想了想,还是不放心,便将能干的杜嬷嬷留了下来。要她替崔翎照看着院子。
崔翎很想要亲喂,可是她发现自己没有奶.水。
她问乳娘,“不是说生完孩子就会自动生.奶的吗?为什么我没有?”
两个乳娘都掩着嘴笑。“这个呀,得孩子吸吮才有奶.水。不过五奶奶请了咱们两个来。并不需要亲喂的,没有奶水也不怕的。”
盛京城的大户人家,极少有夫人奶奶亲自哺乳的,孩子生下来就由乳娘带着了。
崔翎歪着脑袋想了半天,隐约想起来前世时有一位客户的妻子,不愿意亲自哺乳,却又不想让自己的孩子吃奶粉。所以花了大价钱特地给自己的孩子请了一位奶娘。
后来谈笑间问起,那位客户的妻子说,哺乳会令胸.部走形,不利于身材恢复。类似之类的理由吧说了一大堆。
可崔翎却很想要试试看哺乳的感觉,否则总觉得做妈妈这个过程不完整。
恰好这时珂儿先醒了,乳娘正要喂他奶吃,她连忙抢了过来,“将珂儿抱过来。我来试试!”

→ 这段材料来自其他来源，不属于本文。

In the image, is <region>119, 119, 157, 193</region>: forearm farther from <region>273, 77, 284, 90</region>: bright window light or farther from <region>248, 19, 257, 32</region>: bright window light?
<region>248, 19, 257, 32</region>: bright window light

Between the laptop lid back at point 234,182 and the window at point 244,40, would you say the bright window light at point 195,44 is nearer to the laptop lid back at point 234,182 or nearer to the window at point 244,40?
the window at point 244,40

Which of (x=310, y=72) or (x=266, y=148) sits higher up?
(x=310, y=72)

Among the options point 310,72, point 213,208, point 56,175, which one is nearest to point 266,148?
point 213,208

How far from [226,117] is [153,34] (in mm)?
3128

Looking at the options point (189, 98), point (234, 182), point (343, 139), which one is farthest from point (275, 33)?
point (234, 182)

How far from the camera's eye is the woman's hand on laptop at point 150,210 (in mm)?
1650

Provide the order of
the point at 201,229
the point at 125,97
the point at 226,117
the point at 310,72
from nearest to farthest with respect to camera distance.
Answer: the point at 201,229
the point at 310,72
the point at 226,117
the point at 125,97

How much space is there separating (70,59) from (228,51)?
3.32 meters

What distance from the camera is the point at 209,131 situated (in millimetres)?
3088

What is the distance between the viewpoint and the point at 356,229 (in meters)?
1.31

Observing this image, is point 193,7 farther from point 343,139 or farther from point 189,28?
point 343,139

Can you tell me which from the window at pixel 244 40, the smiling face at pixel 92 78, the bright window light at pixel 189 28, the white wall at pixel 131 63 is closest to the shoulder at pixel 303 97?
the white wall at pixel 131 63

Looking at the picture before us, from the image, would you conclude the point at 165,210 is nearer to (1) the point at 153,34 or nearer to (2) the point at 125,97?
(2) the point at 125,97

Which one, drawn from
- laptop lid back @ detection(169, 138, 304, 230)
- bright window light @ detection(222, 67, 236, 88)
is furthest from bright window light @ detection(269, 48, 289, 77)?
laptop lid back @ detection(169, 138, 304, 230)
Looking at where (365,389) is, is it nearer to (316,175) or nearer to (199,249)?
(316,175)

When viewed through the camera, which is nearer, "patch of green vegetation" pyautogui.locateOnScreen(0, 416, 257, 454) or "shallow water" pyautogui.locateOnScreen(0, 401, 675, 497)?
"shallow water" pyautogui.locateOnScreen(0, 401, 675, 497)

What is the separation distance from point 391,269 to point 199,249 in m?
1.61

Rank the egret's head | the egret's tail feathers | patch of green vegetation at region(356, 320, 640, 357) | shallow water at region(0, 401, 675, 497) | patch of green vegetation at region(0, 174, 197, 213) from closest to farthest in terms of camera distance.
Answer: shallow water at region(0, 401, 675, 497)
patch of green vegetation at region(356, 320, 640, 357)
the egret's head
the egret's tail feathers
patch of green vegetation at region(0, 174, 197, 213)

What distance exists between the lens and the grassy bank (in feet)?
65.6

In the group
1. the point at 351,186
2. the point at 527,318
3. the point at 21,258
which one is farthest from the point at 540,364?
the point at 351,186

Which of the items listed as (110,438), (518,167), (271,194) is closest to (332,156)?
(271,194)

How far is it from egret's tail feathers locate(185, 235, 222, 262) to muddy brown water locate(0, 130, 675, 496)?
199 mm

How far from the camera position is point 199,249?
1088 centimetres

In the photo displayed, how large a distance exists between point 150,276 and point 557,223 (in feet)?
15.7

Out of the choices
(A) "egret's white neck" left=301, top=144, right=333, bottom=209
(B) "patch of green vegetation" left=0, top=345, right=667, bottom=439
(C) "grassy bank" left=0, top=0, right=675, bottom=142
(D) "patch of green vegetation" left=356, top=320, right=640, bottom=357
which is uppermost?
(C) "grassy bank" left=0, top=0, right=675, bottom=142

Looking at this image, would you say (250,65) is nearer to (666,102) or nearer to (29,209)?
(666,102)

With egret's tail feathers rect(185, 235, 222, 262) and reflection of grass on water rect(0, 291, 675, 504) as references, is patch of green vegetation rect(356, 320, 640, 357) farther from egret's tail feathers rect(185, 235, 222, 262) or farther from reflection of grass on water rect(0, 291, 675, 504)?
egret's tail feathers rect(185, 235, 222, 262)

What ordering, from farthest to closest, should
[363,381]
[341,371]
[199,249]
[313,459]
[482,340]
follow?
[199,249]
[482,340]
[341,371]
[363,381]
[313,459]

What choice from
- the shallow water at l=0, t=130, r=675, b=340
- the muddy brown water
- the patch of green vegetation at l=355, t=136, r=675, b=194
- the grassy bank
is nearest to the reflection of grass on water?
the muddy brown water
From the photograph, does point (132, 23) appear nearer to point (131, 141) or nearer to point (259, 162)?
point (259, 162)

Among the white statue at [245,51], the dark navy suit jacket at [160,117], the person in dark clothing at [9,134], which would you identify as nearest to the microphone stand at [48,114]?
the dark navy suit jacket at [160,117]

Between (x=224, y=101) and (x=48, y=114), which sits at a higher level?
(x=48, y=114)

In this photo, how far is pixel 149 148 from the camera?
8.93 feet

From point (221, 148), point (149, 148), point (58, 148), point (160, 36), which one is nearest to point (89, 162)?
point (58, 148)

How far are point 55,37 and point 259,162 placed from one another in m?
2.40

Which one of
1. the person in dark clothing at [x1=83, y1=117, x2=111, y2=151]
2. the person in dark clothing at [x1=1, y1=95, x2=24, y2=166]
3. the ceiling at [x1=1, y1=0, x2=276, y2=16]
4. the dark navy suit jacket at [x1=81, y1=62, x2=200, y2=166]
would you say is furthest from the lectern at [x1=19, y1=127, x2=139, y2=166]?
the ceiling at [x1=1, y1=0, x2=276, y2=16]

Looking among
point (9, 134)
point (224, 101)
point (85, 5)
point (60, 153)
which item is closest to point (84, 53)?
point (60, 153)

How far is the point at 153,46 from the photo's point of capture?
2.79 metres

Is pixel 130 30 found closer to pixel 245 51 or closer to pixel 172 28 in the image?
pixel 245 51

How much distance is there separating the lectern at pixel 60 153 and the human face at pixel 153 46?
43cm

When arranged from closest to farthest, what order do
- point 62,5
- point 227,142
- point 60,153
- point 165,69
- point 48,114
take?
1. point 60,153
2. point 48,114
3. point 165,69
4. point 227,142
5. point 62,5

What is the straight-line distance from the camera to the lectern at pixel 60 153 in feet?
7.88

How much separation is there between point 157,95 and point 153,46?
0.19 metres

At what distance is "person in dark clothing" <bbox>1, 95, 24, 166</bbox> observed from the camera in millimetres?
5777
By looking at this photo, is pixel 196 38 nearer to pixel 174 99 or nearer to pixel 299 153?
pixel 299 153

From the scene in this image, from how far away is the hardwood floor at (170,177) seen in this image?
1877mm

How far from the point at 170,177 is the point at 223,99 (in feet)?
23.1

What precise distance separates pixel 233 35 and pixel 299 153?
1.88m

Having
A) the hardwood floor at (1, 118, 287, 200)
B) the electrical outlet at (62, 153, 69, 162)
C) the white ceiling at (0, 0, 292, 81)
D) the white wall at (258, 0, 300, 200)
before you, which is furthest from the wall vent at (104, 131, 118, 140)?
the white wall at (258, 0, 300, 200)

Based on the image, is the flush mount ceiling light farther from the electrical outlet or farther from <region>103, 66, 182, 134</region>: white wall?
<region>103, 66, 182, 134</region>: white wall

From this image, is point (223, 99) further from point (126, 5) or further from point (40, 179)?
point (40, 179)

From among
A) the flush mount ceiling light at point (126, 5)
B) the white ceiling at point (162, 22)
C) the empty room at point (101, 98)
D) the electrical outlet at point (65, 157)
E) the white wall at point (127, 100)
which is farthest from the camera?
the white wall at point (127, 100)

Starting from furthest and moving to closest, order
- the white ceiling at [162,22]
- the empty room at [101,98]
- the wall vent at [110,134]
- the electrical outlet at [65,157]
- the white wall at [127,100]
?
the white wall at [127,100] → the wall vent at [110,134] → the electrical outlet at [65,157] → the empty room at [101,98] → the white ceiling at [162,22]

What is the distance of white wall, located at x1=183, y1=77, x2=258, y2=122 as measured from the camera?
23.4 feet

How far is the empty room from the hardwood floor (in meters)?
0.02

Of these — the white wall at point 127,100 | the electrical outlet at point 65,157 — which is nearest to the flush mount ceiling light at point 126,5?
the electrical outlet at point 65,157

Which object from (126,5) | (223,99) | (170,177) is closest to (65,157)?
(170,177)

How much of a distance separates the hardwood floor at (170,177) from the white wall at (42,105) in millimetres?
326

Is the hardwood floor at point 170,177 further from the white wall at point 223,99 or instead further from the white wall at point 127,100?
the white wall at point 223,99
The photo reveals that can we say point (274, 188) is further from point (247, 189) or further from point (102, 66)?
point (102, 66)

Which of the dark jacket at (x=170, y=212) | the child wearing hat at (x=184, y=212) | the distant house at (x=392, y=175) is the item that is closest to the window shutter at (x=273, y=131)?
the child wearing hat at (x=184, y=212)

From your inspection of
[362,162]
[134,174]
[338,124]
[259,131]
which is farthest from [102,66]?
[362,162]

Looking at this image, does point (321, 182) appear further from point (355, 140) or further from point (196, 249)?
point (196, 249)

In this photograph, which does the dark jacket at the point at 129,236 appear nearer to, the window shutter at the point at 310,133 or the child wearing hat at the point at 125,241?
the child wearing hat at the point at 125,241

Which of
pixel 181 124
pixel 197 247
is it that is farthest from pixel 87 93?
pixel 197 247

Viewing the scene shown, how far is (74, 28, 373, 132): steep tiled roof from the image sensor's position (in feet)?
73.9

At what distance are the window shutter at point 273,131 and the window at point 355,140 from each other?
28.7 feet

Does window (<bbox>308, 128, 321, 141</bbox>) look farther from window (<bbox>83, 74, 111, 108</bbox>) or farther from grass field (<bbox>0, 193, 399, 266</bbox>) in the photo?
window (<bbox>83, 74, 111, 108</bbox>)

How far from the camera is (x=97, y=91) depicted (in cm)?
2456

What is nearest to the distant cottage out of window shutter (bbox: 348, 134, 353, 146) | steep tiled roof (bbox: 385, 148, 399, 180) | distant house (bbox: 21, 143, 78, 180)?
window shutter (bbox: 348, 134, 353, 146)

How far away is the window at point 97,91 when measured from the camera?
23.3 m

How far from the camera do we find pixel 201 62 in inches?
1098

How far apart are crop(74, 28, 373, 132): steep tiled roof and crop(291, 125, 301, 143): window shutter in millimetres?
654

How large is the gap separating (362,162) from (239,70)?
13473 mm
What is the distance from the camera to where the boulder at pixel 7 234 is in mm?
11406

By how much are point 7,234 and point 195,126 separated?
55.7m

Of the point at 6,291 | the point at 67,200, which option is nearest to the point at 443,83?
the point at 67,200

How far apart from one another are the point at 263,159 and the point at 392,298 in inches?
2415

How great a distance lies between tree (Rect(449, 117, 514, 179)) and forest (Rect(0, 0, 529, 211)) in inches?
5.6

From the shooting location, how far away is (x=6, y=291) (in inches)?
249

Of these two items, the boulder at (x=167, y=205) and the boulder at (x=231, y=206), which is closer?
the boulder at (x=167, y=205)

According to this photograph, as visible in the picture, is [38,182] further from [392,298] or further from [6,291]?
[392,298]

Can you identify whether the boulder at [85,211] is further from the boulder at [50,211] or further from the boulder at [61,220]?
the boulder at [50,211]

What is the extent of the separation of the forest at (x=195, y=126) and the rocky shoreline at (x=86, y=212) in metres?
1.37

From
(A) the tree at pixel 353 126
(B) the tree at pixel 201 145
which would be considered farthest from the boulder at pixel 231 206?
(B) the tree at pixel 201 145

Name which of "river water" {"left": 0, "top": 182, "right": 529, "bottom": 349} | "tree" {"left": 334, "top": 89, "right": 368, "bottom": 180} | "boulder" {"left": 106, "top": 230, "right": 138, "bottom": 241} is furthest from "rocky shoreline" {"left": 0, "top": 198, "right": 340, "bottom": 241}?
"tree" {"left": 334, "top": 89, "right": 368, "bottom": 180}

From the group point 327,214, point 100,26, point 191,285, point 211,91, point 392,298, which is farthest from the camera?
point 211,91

可是珂儿在她胸前啃了半天,却一滴奶水都没有喝到,又饿又委屈之下,立刻嚎啕大哭起来。
没有办法,还是将他送回了乳娘身边。这小子才停止了哭声。
崔翎看着自己的儿子满足地趴在别的女人身上吃奶,心里又是羡慕又是嫉妒,还十分委屈。
她总有一种将自己的儿子拱手让人的感觉。
又失落,又挫败,还觉得很苦逼。
可她又丝毫没有办法,谁叫她这头奶牛不产奶水呢……
不过,轻易放弃绝对不是崔翎的本质。
在珂儿之后,她又不肯放弃地对十二摧残起来。
十二一开始还有耐心地去吸吮,但努力了许久颗粒无收之下,实在是没有办法了,终于忍不住哭了起来。
崔翎实在是太挫败了。
但比起自己当妈妈的自尊心来说,肯定还是孩子们能吃饱喝足更加重要。
所以,她便只好忍痛将喂奶的权利交给了乳娘们。
小婴孩睡眠多,吃饱了就又很快睡着了。
崔翎不想连所有和孩子们相处的机会都丢失,所以努力争取到了将两个孩子的摇篮放在床榻旁边,她叫了乳娘出去,自己一个人看着孩子睡觉。
这两个孩子不只生得漂亮,性子也都极好,至少他们睡得很踏实,也基本上不怎么闹。
她看着看着,一阵困倦袭来,自己便也悄然进入了梦想。
等到醒来时,已经入夜,五郎笑眯眯地望着她,“你终于醒了啊?”
崔翎迷迷糊糊地起身,“孩子们呢?珂儿和小十二呢?”
五郎刮了刮她的鼻尖,“你才刚生产完,身子还很虚,就不要逞能非要自己带孩子了。”
他接着说道,“你看看外头天色都黑色,珂儿和小十二都回了自己的屋子,这会儿睡得正香呢。”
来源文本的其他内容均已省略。